Mark Drakeford, Minister for Health and Social Services
The Regulation and Inspection of Social Care (Wales) Act which received Royal Assent on 18 January 2016 provides the statutory framework for the regulation and inspection of social care and the regulation of the social care workforce. This legislation has several purposes:
- to establish a regulatory regime which is consistent with the changes which are being delivered by the Social Services and Well-being (Wales) Act 2014
- to contribute to more effective public services by creating a regulatory regime which enables and empowers both citizens and service professionals
- to provide a robust and meaningful response to the clear lessons which have been learnt from the exposure of failures in the system – most recently the Flynn Review
- to rename the Care Council for Wales as Social Care Wales and confer new powers in respect of service improvement by April 2017.
I expect the Act to be implemented by April 2019. To achieve this it will be necessary to deliver the significant suite of subordinate legislation which flows from the act and to ensure that both the service regulator and the workforce regulator have robust transition plans in place to deliver these changes.
The new system of workforce regulation established by the act is intended to be implemented and operational by April 2017. To achieve this all workforce regulations will have a coming into force date of April 2017. The new system of service regulation and inspection established by the act is planned to be implemented and operational by April 2019. To achieve this all service regulations will have a coming into force date of April 2018 in order to allow sufficient time for the new system to be established.
Both the Care Council for Wales and the Care and Social Services Inspectorate Wales are focusing on transition planning in order to achieve the necessary organisational changes which will underpin the effective delivery of this legislation. A Transition to Social Care Wales Advisory Panel has been established in order to develop a transition and communications plan to Social Care Wales for my consideration by March this year.

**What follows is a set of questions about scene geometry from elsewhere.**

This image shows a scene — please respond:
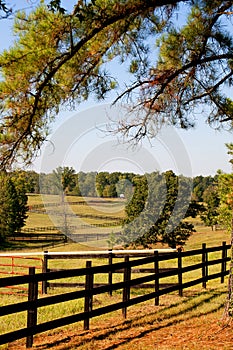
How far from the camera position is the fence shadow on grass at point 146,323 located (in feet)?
23.3

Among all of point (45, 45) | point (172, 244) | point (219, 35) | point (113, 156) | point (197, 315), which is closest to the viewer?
point (45, 45)

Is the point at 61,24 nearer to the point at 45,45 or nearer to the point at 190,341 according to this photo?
the point at 45,45

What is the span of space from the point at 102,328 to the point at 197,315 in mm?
1951

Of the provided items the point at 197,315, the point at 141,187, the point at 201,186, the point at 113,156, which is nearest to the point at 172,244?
the point at 141,187

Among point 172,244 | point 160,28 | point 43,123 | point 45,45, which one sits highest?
point 160,28

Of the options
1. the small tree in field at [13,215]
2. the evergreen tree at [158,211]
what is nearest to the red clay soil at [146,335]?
the evergreen tree at [158,211]

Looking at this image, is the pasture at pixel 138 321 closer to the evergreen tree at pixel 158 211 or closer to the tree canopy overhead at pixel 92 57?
the tree canopy overhead at pixel 92 57

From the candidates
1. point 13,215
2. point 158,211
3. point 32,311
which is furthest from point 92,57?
point 13,215

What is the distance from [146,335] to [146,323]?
86cm

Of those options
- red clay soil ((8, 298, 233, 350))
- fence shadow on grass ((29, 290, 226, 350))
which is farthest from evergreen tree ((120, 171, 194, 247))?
red clay soil ((8, 298, 233, 350))

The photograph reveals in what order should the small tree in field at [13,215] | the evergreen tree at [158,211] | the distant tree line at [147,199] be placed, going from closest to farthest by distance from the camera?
the distant tree line at [147,199] < the evergreen tree at [158,211] < the small tree in field at [13,215]

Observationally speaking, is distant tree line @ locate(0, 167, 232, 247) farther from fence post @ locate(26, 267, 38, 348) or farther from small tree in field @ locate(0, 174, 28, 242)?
fence post @ locate(26, 267, 38, 348)

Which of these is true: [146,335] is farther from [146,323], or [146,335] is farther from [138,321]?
[138,321]

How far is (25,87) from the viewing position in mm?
6754
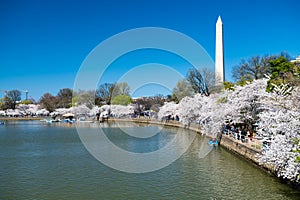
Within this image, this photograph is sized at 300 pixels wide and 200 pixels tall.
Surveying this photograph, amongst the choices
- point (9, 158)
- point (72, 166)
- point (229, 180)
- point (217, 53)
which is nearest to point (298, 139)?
point (229, 180)

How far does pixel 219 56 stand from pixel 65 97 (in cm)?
6431

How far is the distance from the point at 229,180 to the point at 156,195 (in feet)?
13.5

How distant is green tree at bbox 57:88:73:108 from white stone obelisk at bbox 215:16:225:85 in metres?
58.1

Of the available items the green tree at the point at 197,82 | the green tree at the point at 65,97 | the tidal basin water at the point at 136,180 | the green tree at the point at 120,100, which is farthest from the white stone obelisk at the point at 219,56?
the green tree at the point at 65,97

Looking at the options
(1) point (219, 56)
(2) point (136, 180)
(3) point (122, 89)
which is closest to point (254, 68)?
(1) point (219, 56)

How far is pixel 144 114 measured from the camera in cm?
7981

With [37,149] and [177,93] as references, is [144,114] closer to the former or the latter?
[177,93]

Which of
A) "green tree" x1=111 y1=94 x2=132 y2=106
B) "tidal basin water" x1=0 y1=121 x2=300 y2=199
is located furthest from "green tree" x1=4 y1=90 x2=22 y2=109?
"tidal basin water" x1=0 y1=121 x2=300 y2=199

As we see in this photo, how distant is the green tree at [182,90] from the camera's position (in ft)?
170

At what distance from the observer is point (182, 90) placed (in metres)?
56.5

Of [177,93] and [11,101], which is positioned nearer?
[177,93]

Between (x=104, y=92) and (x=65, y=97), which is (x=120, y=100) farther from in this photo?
(x=65, y=97)

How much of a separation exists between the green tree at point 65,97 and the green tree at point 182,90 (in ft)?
145

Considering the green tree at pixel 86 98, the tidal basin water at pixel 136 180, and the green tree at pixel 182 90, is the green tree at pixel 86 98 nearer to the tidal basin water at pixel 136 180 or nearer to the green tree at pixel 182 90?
the green tree at pixel 182 90
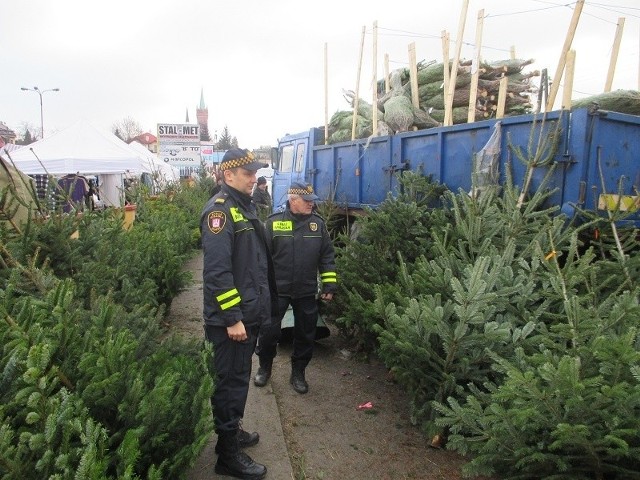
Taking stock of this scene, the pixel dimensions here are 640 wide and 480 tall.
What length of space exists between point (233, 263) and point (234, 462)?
1.25m

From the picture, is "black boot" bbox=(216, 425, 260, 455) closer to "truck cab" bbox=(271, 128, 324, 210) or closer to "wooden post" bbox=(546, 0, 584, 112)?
"wooden post" bbox=(546, 0, 584, 112)

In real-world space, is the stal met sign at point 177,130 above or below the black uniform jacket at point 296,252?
above

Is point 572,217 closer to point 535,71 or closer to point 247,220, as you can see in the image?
point 247,220

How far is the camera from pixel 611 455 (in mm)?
2156

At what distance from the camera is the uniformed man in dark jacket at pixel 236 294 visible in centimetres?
285

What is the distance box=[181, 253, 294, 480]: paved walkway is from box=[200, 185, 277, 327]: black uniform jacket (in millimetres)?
869

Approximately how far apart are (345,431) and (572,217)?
8.46ft

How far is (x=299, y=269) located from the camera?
4.17 m

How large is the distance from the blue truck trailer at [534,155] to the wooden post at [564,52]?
367 mm

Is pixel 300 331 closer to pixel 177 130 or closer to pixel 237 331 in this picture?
pixel 237 331

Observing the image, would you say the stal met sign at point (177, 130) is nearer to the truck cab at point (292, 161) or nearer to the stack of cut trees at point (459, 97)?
the truck cab at point (292, 161)

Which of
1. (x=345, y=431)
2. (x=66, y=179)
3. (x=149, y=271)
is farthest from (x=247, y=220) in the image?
(x=66, y=179)

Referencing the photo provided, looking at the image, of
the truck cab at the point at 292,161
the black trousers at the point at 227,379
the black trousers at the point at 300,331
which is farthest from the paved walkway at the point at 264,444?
the truck cab at the point at 292,161

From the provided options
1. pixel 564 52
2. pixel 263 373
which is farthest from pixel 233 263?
pixel 564 52
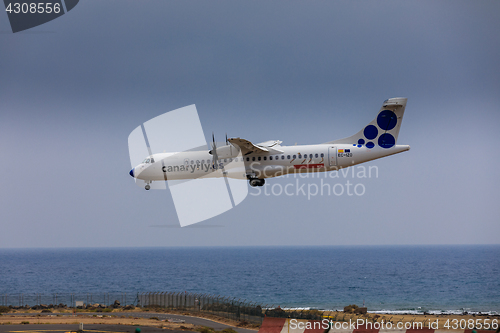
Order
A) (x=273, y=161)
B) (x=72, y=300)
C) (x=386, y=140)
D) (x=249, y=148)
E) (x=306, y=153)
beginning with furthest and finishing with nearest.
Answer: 1. (x=72, y=300)
2. (x=273, y=161)
3. (x=249, y=148)
4. (x=386, y=140)
5. (x=306, y=153)

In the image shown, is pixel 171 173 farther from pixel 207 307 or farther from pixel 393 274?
pixel 393 274

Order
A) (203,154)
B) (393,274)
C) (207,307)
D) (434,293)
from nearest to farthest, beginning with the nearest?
1. (203,154)
2. (207,307)
3. (434,293)
4. (393,274)

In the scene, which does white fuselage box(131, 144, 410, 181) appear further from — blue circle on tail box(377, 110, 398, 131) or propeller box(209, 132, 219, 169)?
blue circle on tail box(377, 110, 398, 131)

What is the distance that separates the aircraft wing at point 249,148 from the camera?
108 feet

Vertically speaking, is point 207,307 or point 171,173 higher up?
point 171,173

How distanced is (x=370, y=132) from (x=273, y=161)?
7.96 m

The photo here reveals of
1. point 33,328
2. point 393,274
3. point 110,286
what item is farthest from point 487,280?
point 33,328

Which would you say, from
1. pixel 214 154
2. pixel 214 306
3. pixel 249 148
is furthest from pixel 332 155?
pixel 214 306

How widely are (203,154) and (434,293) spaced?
91442 mm

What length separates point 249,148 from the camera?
34094mm

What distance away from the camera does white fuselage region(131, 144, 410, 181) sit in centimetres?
3328

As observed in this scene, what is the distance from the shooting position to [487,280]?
428 feet

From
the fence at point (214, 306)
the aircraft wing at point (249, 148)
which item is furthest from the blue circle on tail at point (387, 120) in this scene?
the fence at point (214, 306)

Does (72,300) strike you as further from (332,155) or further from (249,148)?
(332,155)
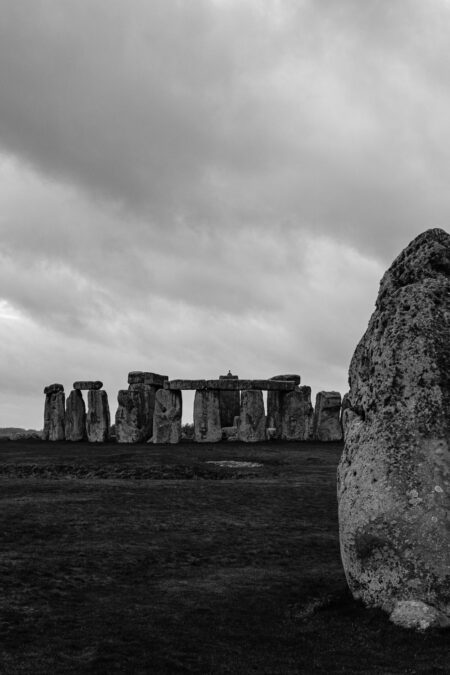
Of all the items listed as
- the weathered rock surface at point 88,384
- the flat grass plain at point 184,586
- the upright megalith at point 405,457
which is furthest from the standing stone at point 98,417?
the upright megalith at point 405,457

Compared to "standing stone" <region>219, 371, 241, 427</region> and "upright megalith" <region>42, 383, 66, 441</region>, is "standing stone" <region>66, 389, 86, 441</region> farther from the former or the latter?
"standing stone" <region>219, 371, 241, 427</region>

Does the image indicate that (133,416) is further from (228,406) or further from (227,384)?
(228,406)

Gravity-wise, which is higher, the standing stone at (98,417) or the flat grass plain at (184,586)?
the standing stone at (98,417)

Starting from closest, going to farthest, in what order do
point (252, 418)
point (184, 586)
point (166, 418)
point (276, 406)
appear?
point (184, 586)
point (252, 418)
point (166, 418)
point (276, 406)

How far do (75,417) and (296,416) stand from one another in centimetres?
1067

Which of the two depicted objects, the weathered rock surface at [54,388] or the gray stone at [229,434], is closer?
the gray stone at [229,434]

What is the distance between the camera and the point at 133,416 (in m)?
34.8

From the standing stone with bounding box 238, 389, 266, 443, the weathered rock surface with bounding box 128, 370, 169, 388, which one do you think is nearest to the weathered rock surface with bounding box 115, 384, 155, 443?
the weathered rock surface with bounding box 128, 370, 169, 388

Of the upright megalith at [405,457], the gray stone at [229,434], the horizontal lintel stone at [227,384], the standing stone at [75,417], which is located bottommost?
the upright megalith at [405,457]

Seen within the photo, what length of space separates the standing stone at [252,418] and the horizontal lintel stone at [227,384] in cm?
70

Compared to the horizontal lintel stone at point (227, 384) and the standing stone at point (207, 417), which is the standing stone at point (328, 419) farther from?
the standing stone at point (207, 417)

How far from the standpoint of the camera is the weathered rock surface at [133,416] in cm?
3469

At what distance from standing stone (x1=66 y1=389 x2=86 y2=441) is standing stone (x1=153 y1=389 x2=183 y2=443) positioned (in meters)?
5.92

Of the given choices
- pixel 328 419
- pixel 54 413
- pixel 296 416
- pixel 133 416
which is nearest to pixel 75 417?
pixel 54 413
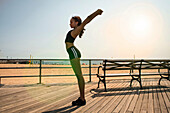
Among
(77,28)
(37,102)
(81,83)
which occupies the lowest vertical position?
(37,102)

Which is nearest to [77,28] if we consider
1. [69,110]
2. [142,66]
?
[69,110]

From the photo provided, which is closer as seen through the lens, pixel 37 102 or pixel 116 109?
pixel 116 109

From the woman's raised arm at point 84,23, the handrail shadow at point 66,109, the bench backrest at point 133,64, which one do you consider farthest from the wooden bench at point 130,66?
the woman's raised arm at point 84,23

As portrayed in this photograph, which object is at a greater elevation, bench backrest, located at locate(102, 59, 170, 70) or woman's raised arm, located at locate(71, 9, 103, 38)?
woman's raised arm, located at locate(71, 9, 103, 38)

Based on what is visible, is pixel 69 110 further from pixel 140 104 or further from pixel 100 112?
pixel 140 104

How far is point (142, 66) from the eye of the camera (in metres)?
5.19

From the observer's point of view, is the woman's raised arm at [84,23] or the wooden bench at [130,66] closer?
the woman's raised arm at [84,23]

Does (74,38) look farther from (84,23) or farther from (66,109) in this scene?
(66,109)

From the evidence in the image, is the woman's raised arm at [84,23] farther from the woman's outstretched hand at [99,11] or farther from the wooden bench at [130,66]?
the wooden bench at [130,66]

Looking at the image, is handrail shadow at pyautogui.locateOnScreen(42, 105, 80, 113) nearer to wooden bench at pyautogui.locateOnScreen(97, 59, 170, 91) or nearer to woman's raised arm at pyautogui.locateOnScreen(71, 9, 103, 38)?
woman's raised arm at pyautogui.locateOnScreen(71, 9, 103, 38)

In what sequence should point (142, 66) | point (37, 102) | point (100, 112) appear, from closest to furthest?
point (100, 112)
point (37, 102)
point (142, 66)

A statement of policy intent was published when this legislation was introduced to the National Assembly last year. It set out broad proposals for exercising the subordinate legislation-making powers within the act. Building upon this the regulations under this act will be developed in 2 overlapping phases with all the relevant workforce regulations coming into force by April 2017 and all the relevant service regulations coming into force by April 2018. There is a further group of powers where there is no requirement to make regulations at present but where the regulation-making power has been taken to provide for flexibility in the system to respond to future changes. Details are set out in the attached schedule.
The first phase of regulations will focus on some of the processes underpinning the new system of service regulation (registration as a service provider, variation of registration, service provider annual returns, and information to be included in notifications to local authorities). This first phase will also include the development of regulations required to achieve the new system of workforce regulation and the regulations relating to the requirements for the annual reports by directors of social services.
Stakeholder Technical Groups have been established with separate groups for service regulation and workforce regulation to achieve broad representation across the sector. They will begin work early next month to help inform the content of regulations in the first phase. Beyond this it is envisaged that the membership of these groups will vary with others engaging as the focus of discussion moves to different policy areas.
It is intended that the first phase of legislation will be made available for public consultation this summer. The workforce regulations and the regulations relating to the requirements for the annual reports by directors of social services can then be laid before the National Assembly and debated in plenary (for those which are subject to the affirmative process) to achieve a coming into force date of 1 April 2017. The service regulations which have been included in the first phase can then be laid with the second phase of regulations in order to achieve a coming into force date of 1 April 2018.
The second phase of regulations will focus on the requirements and standards for service providers and responsible individuals and offences arising out of the requirements imposed on these persons. It will encompass regulations relating to the requirements on local authorities under the act and new requirements on the Welsh Ministers. It will also include regulations defining advocacy services. This group of regulations deals with complex issues which will be critical to the new system of regulation and inspection. It is intended that work on the second phase should therefore begin in spring 2016 so as to allow a longer period for their development and meaningful engagement. With that timetable the draft regulations would be available for public consultation by May 2017. The regulations in the second phase would be laid before the National Assembly and, where required be debated in plenary, in order to achieve a coming into force date of 1 April 2018.
My officials will make an early start on the preparatory work for the regulations which define regulated advocacy services and which are to be developed as part of the second phase. They will build on the work undertaken with stakeholders to co-produce the Code of Practice on advocacy in order to develop proposals which can be tested as part of the phase one public consultation during the summer of 2016.
The regulations relating to local market stability reports are also to be developed as part of the second phase and will come into force in April 2018. My officials will be engaging with local authorities at an early stage in order that they may begin to prepare for the implementation of these regulations.